The Mercedes, very close to them now, abruptly began to accelerate.

“Are they crazy?” the Scoundrel shouted.

The Mercedes jumped the curb, headed directly for them.

“God in heaven!” Killan breathed, rooted to the spot.

The Scoundrel ran at her, grabbed her hard around the waist. At the same time he jerked the bulge beneath his windbreaker. He lifted the pistol as it came free, aimed it at the windshield of the careening Mercedes.

He put two shots into the glass, then they both jumped to avoid the heavy grill. The Scoundrel, his heart pounding so hard he thought he was going to have a stroke, hit his shoulder on the Mercedes’ off-side fender as it shot past, then they were both up and running as hard as they could.

They heard what sounded like a crash but they did not stop, did not even turn around to see what had happened. They gained their car, which they had parked out of sight. The gears ground as the Scoundrel hurriedly started up. They shot forward, racing down a deserted street. The Scoundrel was still gulping air. Killan began to cry in terror and relief.

Smoke filled the house. It was so thick, so acrid, that Nicholas knew immediately that the fire had been deliberately set.

“Get down!” he yelled in Justine’s ear. “Keep down!”

They were on the floor of the living room, and already the crack and spark of the flames filled the house, eating even the atmosphere. It was impossible to see clearly, and Nicholas had to pause a moment to remember the layout of the house he had not been in for years.

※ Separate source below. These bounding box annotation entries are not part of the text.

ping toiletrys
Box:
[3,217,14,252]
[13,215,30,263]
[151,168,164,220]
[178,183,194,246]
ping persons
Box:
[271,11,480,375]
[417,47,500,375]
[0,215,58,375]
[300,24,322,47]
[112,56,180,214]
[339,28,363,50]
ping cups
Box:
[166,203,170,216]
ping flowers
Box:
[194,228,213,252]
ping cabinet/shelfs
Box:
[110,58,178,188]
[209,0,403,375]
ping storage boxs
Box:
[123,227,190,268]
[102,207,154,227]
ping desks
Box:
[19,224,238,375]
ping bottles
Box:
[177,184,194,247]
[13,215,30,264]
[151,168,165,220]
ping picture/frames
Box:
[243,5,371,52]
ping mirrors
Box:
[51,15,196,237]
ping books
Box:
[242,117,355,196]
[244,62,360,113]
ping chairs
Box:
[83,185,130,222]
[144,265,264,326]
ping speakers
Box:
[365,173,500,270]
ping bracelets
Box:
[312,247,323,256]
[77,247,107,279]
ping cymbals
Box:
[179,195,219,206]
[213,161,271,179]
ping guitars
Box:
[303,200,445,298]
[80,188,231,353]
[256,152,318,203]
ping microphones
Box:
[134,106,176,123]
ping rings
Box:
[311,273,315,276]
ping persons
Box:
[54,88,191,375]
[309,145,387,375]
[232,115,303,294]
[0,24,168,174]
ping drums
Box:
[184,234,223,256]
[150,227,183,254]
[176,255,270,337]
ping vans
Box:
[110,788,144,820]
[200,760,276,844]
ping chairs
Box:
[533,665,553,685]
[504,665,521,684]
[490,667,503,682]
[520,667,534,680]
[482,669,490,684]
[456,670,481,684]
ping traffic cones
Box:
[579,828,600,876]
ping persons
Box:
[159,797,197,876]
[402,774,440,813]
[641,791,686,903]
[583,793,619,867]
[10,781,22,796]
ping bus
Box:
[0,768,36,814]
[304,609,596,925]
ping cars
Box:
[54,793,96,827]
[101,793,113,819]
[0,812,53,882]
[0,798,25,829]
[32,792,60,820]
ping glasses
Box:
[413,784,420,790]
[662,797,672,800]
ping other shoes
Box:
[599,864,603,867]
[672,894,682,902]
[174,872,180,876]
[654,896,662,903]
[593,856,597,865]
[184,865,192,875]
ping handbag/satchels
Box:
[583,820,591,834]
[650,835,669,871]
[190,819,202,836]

There was a great deal of glass—an easy exit—but getting to it was a problem. Flames were everywhere, and they were in the center of a huge space. But the smoke was as serious a problem: the longer they delayed, the worse it would be for them.

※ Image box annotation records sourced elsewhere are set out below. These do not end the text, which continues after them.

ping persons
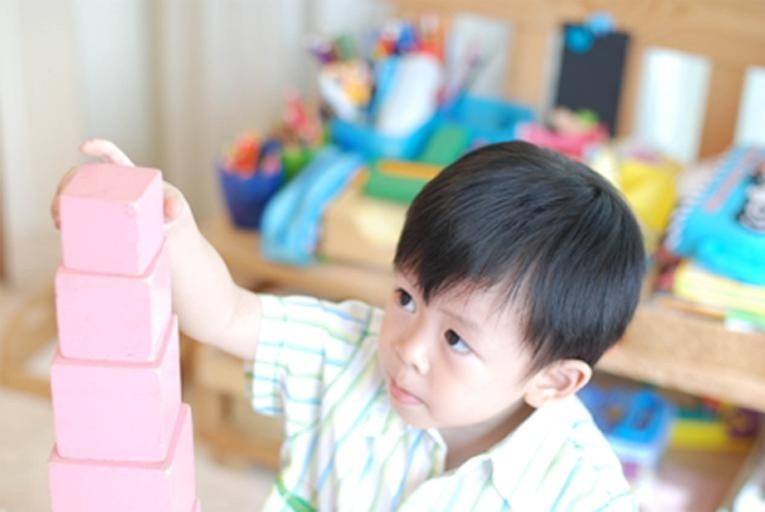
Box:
[52,140,644,512]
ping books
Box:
[665,141,765,335]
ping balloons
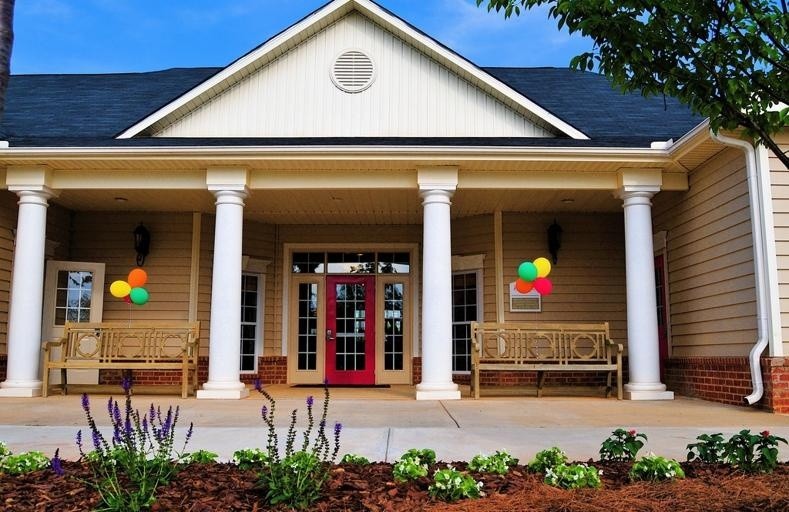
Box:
[531,276,554,296]
[123,294,134,305]
[515,279,533,295]
[129,286,149,304]
[128,268,148,289]
[517,261,537,282]
[109,280,131,297]
[532,257,552,278]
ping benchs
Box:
[41,319,202,399]
[469,320,624,400]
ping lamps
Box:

He glanced up. The angelfish, as if sensing the danger or merely feeling the heat, were huddled in the center of the tank, fins rippling in agitation. Gus the catfish was traversing the gravel as if frantically searching for something.

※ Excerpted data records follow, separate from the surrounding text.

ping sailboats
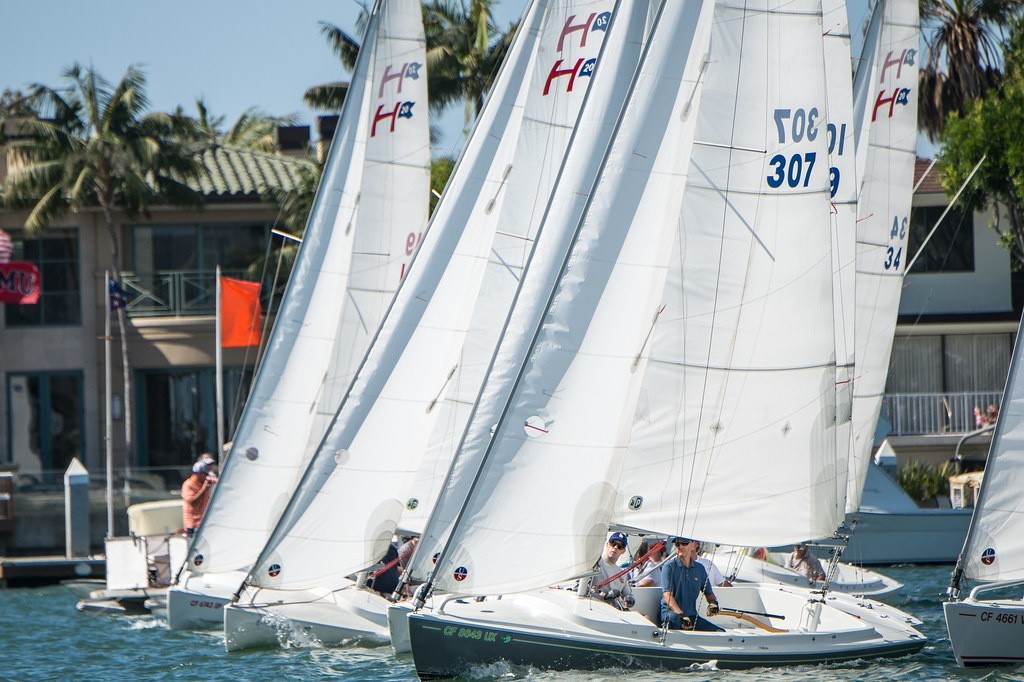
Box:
[74,0,1024,670]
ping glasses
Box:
[675,541,690,548]
[608,541,624,551]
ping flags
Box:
[215,276,262,349]
[105,277,129,312]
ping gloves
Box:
[605,589,620,600]
[707,601,719,616]
[679,613,693,630]
[623,597,635,607]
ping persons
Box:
[354,535,421,603]
[785,541,825,579]
[589,532,733,632]
[973,405,998,436]
[182,453,219,538]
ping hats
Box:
[192,462,208,473]
[202,458,215,465]
[671,536,698,543]
[608,533,628,545]
[647,542,666,550]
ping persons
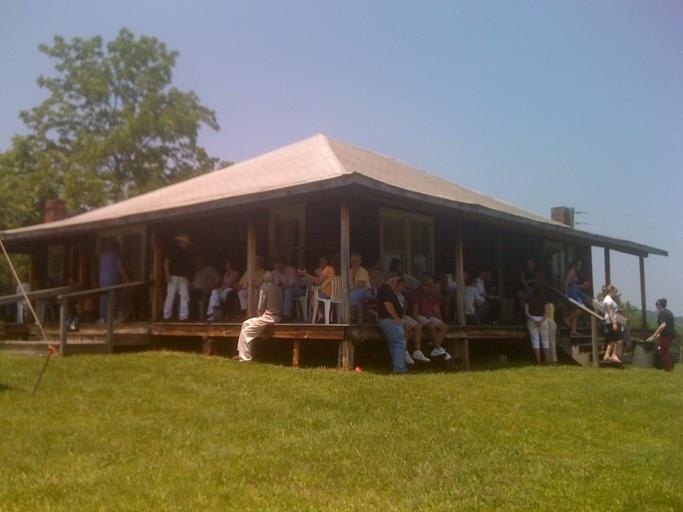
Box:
[383,258,410,312]
[15,271,32,327]
[519,257,541,295]
[440,263,594,328]
[645,299,676,372]
[97,239,131,325]
[35,275,63,328]
[542,291,558,363]
[392,273,431,365]
[232,269,284,362]
[377,270,410,376]
[563,258,590,338]
[521,282,551,365]
[409,274,453,362]
[600,283,625,364]
[187,252,381,325]
[160,232,195,322]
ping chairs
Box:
[292,277,312,320]
[312,276,342,325]
[366,279,378,322]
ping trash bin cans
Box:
[631,340,657,368]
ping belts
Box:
[266,313,281,316]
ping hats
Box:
[174,234,193,247]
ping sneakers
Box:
[404,350,414,365]
[603,354,622,364]
[412,349,430,362]
[430,345,451,360]
[393,368,417,374]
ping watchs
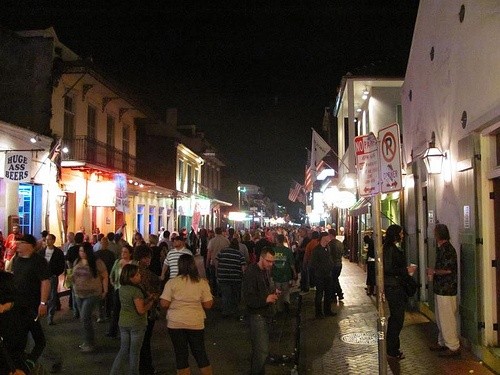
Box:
[40,301,47,305]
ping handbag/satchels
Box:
[404,279,416,297]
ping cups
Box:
[408,263,417,276]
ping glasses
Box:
[263,257,274,263]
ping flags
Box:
[304,150,325,193]
[240,184,257,195]
[288,180,302,202]
[48,139,62,184]
[310,131,331,182]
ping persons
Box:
[214,239,248,320]
[427,223,462,358]
[240,246,283,375]
[159,253,214,375]
[3,224,25,271]
[383,224,418,359]
[363,226,377,296]
[110,264,157,375]
[38,234,65,325]
[131,245,162,375]
[8,234,52,360]
[0,271,47,375]
[36,230,50,250]
[64,242,108,352]
[64,223,344,319]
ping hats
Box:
[171,236,183,241]
[317,232,329,242]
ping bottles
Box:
[428,265,433,283]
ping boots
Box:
[176,366,190,375]
[200,365,212,375]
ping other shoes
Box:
[97,317,103,323]
[316,313,325,319]
[107,332,118,338]
[77,343,97,353]
[429,344,446,351]
[438,349,460,357]
[387,350,403,359]
[325,311,337,317]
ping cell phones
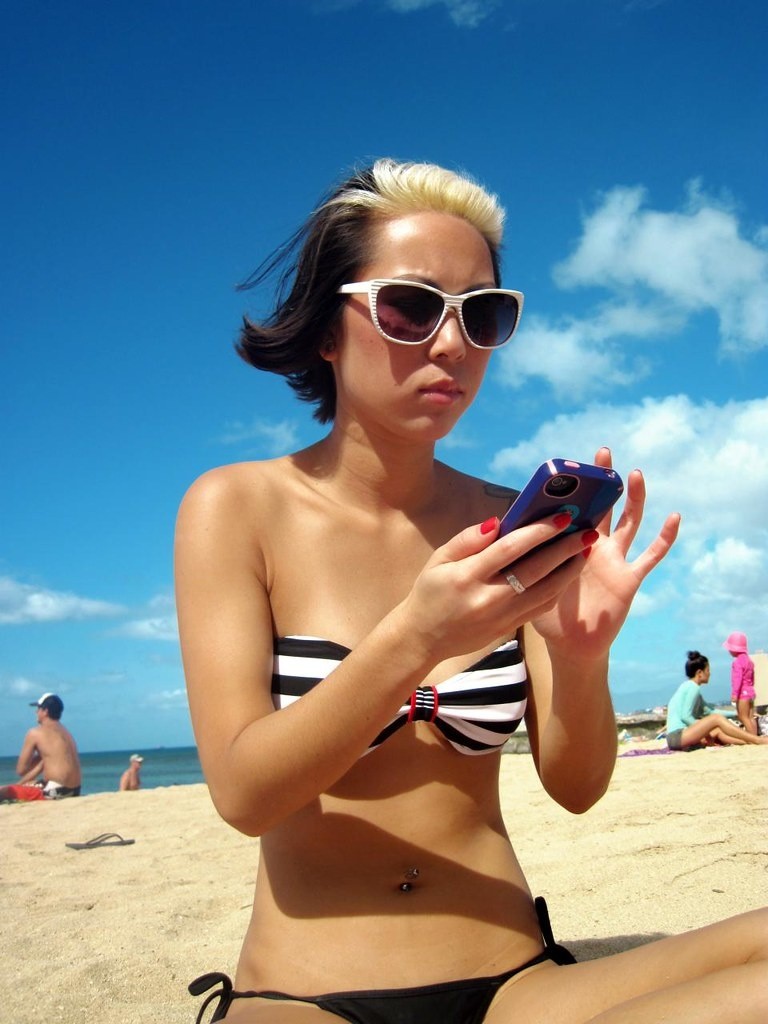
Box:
[490,458,624,574]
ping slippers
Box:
[65,833,135,849]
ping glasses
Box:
[334,278,527,351]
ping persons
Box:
[0,692,81,800]
[723,631,758,735]
[174,162,768,1024]
[666,651,768,751]
[120,753,143,790]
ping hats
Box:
[721,633,750,654]
[129,755,145,763]
[30,692,63,712]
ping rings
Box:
[506,573,526,594]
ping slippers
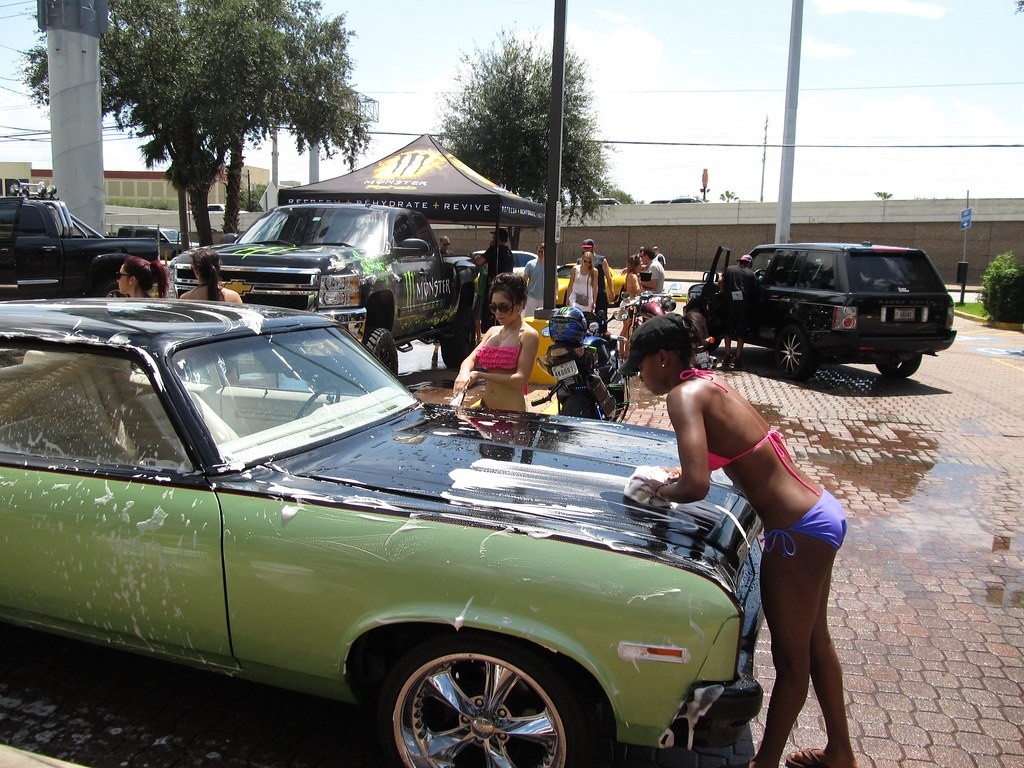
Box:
[786,748,826,768]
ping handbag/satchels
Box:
[576,294,588,306]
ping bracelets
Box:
[656,484,669,499]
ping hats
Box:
[490,228,508,238]
[617,314,689,374]
[582,239,594,248]
[736,254,754,267]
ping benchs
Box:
[0,357,121,444]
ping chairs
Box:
[0,410,132,462]
[117,389,240,463]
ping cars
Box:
[469,249,563,278]
[591,198,622,205]
[557,262,628,311]
[0,300,766,768]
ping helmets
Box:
[549,307,587,343]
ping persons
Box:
[456,405,531,462]
[523,243,558,317]
[477,229,514,334]
[180,249,242,302]
[454,273,539,412]
[718,254,758,368]
[619,314,859,768]
[117,257,168,298]
[620,247,666,358]
[566,239,615,336]
[432,236,454,361]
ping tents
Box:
[277,134,546,325]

Nicholas took Justine’s hand. He could see the fear in her eyes, but also the trust in him. He closed his eyes, went into himself, centering. He found
Getsumei no michi,
that special place where he could see without his eyes, where hidden strategies were eventually made manifest to him. And saw the way out.

“Let’s go!” he yelled, leading the way as they sprinted around the sectional, leaping over an easy chair and through a narrow patch of flames. The sudden, sickening smell of singed hair.

Six feet beyond, he knew, lay the sliding glass doors and safety. He rushed them forward, but a sudden sharp crack filled the air.

Nicholas felt the collapse of a wooden joist, eaten through by the ferocious fire. He did not need to see it coming. He jerked Justine sharply toward the kitchen, moved himself. The heavy, flaming joist crashed down, the edge of it slamming into the meaty upper part of his left arm. His skin began to burn, and Justine cried out, wrapped her hands around the spot.

She screamed as an explosion resounded. She covered Nicholas with her body. Glass fragments shot at them as one of the kitchen windows cracked in the fierce heat.

The smoke was much worse now. Justine started to cough, and Nicholas felt her falter. He scooped her up in his arms, leaped over the flaming joist. He turned sideways, crashed through the safety glass of the slider out to the porch.

The night exploded into ten thousand fragments, but the shards were not sharp, and they clattered off Nicholas and Justine like sleet.

On the beach Justine bent over, retching and gasping oxygen into her lungs. Nicholas took slow, deep breaths.
Prana.
He had ceased to breathe in the normal manner the moment he woke up.

He stroked Justine’s hair, holding her shoulders. All the hair had been burned off his left arm, but otherwise he was unharmed.